Wearing Hunter Orange Saves Lives

a hunter in orange suit and one in dark suit in the woods
The two hunters in this picture (one wearing camo and the other
hunter orange) are invisible to deer if they don't move.
Who would you want to be if there were another
hunter nearby, and a deer between you?

Hunter orange, also known as fluorescent orange or blaze orange, should be worn to make a hunter more visible and prevent other hunters from mistaking them for an animal, or shooting in their direction.

Hunters who wear hunter orange are seven times less likely to be shot. Wearing fluorescent orange or fluorescent pink while afield and ensuring it is visible from all directions greatly decreases your risk of being mistaken for game.

Hunting From Tree Stands

Every year, hunters are seriously injured, paralyzed, or killed falling out of tree stands. Falls from tree stands have become a major cause of hunting related injuries and fatalities in New York.

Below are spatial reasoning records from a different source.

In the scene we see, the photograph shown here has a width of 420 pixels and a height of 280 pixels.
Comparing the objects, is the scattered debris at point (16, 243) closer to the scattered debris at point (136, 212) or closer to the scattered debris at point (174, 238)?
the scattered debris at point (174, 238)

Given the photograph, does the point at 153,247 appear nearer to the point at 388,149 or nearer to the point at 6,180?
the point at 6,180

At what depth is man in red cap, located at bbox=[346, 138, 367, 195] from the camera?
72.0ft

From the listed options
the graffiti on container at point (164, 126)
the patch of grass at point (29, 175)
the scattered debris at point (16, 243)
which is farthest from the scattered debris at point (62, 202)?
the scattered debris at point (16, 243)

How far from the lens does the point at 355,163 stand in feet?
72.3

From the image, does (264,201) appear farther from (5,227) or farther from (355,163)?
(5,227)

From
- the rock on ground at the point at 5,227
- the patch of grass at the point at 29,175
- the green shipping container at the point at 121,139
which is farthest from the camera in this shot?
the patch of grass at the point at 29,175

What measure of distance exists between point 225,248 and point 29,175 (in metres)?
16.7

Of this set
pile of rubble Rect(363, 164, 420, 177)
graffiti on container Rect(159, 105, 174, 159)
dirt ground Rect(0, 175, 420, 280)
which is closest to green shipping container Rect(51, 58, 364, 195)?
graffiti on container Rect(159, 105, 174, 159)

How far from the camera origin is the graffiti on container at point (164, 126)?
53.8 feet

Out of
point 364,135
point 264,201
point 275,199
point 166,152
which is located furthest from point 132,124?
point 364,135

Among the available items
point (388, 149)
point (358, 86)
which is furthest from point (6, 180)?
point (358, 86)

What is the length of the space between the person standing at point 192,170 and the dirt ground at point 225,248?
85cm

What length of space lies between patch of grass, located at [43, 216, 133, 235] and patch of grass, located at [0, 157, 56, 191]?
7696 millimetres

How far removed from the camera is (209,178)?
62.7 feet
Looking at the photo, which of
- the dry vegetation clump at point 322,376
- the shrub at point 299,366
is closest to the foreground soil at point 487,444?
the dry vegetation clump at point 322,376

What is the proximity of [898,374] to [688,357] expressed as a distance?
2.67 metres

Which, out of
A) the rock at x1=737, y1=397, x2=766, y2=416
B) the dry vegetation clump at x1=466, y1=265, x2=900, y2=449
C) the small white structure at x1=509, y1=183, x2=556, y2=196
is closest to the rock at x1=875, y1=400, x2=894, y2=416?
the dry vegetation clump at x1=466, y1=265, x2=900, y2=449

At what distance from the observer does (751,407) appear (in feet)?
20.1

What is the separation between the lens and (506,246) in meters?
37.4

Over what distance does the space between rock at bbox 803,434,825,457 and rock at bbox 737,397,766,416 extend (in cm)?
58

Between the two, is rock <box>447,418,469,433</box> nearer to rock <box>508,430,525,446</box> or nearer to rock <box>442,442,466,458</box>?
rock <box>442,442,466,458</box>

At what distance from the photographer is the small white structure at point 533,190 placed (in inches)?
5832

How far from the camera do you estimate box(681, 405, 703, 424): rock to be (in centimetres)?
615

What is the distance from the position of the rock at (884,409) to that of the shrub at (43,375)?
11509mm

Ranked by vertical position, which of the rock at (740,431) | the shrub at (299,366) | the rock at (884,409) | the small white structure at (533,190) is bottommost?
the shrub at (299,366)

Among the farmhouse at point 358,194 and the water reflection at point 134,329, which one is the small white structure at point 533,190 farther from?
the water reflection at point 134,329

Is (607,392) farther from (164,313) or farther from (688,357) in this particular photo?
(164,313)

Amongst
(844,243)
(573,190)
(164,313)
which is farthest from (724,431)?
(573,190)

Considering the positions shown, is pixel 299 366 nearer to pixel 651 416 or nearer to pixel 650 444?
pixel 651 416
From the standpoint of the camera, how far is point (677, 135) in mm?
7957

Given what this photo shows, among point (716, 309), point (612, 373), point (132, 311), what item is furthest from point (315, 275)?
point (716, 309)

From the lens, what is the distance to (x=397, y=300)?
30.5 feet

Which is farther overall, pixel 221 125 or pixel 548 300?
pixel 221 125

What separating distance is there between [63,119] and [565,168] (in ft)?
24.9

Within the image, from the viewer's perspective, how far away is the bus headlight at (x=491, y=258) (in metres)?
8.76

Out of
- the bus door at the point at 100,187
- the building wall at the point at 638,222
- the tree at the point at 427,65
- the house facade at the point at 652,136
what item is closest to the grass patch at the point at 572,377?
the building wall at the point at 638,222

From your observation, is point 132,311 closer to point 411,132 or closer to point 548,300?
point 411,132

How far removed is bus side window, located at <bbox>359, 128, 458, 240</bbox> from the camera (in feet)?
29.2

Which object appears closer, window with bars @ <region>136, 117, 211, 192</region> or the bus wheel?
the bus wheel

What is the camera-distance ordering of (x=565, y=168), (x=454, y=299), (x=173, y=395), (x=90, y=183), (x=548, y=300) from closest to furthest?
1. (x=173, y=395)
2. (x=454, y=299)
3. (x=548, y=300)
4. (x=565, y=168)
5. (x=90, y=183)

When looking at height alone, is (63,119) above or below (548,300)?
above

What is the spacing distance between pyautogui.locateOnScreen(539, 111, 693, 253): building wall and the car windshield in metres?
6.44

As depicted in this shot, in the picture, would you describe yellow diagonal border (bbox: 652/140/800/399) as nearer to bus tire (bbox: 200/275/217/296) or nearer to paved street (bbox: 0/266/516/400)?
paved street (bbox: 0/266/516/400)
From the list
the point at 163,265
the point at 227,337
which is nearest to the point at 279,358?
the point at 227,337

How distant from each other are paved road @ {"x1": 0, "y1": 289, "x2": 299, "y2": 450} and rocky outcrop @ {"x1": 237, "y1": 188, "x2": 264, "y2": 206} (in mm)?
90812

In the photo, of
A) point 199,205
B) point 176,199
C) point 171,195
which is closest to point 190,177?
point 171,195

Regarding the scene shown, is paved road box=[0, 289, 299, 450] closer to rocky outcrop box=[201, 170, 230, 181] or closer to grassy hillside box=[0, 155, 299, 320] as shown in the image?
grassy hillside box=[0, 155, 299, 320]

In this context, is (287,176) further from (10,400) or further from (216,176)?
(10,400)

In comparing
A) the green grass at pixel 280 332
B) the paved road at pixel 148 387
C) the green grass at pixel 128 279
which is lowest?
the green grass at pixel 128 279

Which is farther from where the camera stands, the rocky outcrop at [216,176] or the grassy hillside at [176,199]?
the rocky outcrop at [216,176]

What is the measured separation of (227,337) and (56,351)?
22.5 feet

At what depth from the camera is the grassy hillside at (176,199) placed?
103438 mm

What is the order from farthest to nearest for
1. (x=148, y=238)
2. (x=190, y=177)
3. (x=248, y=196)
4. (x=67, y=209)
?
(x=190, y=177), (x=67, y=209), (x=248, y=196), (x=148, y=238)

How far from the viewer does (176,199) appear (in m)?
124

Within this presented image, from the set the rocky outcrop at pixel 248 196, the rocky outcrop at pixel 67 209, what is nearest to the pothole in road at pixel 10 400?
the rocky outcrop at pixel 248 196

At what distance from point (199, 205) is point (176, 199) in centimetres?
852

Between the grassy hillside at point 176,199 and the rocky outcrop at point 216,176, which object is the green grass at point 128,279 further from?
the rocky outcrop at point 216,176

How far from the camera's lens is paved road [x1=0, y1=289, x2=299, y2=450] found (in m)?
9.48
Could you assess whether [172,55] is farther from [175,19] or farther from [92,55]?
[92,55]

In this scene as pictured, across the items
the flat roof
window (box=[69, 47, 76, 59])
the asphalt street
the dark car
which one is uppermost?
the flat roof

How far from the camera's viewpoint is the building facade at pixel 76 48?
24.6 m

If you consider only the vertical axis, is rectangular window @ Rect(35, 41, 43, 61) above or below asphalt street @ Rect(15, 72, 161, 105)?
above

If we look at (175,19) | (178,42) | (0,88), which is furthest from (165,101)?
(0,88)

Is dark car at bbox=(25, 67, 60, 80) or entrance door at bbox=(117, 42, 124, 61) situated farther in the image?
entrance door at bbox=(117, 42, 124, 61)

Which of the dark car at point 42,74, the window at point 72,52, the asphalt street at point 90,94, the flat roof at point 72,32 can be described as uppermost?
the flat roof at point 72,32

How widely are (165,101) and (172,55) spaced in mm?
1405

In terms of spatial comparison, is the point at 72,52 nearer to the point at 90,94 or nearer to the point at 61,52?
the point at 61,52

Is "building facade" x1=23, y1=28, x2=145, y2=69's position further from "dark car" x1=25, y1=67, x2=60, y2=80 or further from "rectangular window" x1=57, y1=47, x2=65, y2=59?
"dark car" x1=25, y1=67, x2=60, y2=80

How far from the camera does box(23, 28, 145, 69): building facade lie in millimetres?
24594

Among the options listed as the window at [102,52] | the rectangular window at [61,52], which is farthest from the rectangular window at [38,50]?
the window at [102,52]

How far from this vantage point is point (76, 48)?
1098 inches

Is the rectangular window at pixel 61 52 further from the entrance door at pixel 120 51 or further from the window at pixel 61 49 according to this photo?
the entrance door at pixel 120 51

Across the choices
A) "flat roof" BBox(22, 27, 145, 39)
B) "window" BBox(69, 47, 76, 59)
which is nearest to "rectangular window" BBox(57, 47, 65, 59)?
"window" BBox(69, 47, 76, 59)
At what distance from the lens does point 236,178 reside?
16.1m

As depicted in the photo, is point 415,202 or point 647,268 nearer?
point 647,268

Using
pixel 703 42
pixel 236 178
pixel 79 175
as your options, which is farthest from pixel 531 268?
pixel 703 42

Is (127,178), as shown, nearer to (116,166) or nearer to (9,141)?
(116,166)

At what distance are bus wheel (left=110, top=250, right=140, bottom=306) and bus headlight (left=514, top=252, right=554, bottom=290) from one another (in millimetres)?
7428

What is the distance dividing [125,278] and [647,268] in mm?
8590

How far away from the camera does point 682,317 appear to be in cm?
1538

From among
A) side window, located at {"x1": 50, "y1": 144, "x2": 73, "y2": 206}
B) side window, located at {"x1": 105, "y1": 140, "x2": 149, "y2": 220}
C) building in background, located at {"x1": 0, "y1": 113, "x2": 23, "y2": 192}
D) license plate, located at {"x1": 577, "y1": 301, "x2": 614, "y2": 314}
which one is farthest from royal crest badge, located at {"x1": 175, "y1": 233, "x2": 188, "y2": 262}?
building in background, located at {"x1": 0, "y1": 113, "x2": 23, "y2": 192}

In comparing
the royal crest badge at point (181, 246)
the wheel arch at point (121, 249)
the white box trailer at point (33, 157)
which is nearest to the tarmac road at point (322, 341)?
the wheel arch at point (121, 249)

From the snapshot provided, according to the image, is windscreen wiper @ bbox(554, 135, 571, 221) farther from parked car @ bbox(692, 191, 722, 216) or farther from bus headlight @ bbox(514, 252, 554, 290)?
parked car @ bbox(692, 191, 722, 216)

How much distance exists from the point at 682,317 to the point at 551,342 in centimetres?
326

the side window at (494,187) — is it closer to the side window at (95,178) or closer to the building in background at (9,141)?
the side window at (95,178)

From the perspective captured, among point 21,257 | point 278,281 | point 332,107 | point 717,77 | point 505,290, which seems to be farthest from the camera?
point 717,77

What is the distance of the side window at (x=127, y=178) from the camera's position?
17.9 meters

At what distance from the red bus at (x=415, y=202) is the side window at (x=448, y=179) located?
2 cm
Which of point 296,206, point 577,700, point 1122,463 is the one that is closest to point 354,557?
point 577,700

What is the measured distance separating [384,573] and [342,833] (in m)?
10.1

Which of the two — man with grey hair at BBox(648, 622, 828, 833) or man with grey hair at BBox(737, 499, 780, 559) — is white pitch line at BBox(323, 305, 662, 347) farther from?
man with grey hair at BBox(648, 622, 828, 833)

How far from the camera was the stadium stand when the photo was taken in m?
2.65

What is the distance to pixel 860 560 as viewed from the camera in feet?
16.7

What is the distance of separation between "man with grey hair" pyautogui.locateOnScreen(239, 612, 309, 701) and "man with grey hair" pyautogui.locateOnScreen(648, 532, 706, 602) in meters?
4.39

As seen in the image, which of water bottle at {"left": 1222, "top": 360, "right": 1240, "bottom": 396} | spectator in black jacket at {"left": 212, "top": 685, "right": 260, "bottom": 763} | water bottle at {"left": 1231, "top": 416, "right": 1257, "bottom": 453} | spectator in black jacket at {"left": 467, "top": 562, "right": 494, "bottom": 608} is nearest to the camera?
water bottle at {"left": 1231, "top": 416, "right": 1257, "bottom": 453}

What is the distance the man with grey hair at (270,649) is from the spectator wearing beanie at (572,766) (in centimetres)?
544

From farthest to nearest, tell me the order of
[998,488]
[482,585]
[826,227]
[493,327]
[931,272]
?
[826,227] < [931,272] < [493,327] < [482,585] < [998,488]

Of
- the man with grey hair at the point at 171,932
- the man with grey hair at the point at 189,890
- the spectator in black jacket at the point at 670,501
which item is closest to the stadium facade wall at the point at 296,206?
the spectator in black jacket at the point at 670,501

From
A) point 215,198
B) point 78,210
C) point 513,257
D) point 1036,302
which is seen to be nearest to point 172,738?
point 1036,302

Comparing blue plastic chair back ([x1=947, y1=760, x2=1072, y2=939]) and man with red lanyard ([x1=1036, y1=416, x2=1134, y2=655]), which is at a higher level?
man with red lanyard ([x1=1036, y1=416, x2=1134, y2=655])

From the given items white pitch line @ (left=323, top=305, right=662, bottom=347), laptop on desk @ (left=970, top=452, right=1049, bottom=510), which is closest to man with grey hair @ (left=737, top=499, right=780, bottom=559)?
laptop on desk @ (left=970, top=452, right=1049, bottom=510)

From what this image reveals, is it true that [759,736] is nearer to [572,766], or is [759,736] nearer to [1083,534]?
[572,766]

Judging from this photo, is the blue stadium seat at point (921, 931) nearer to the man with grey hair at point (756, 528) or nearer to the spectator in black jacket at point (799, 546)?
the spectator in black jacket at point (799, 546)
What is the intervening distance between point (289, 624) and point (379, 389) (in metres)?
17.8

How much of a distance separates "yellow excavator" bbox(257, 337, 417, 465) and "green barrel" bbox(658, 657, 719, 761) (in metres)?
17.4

In 2020, DEC investigated 13 tree stand incidents. One of the incidents was fatal. All 13 incidents involved a hunter who was not wearing a harness or the harness was not attached to the stand or the tree at the time of their fall. The proper use of tree stands, full-body harnesses, and lifelines will help to prevent these injuries and fatalities.

Tree Stand Safety Tips

  • Read the manufacturer's instructions and warnings before you use your tree stand and check your stands (including straps and chains) every season. Replace any worn or missing parts.
  • Use a full-body harness with a lifeline and stay connected from the time you leave the ground to the time you get back down.
  • Be aware of suspension trauma. Be sure the harness has a foot strap to relieve harness leg pressure.
  • Use a "lifeline" or safety rope that is secured at the base of the tree or stand and to the tree just above your head when sitting in the stand. Attach the tether from your full-body harness to the lifeline using a carabiner and prusik knot, which easily slides up and down the lifeline, keeping you connected at all times.
    a hunter on a tree stand putting on safety straps
    Hunter using safety straps
  • Once you are safely in your stand, and your tether is attached to the tree, raise your equipment into your stand. Always use a haul line, such as a strong rope, to raise and lower your unloaded gun or cocked crossbow or bow with quiver up the stand. Do not tie the haul line around the trigger or trigger guard on a firearm. Raise a firearm with the muzzle pointing down.
  • Let a reliable person know where you will be hunting and when you will return. A map showing your stand location makes it easier for others to find you if you do not return on time.
  • Carry emergency equipment, such as a knife, cell phone, flashlight, and whistle in your pockets at all times (not in your pack hanging in the tree).

Fitness For Hunters

Hunting is a physical sport. Every hunting season is marred by hunters who suffer heart attacks and strokes. Walking while carrying gear, spotting, and shooting at a deer and dragging a carcass can cause more stress than the heart can handle. That's especially true if you are not physically active, smoke, have high blood pressure, elevated cholesterol, or other health problems. It is a good idea to start building up your endurance before hunting season. But you don't have to train like a marathon runner. Any activity that gets you moving around, even if it's just 30 minutes each day, can start strengthening your heart and lungs so you can have a safe hunting season.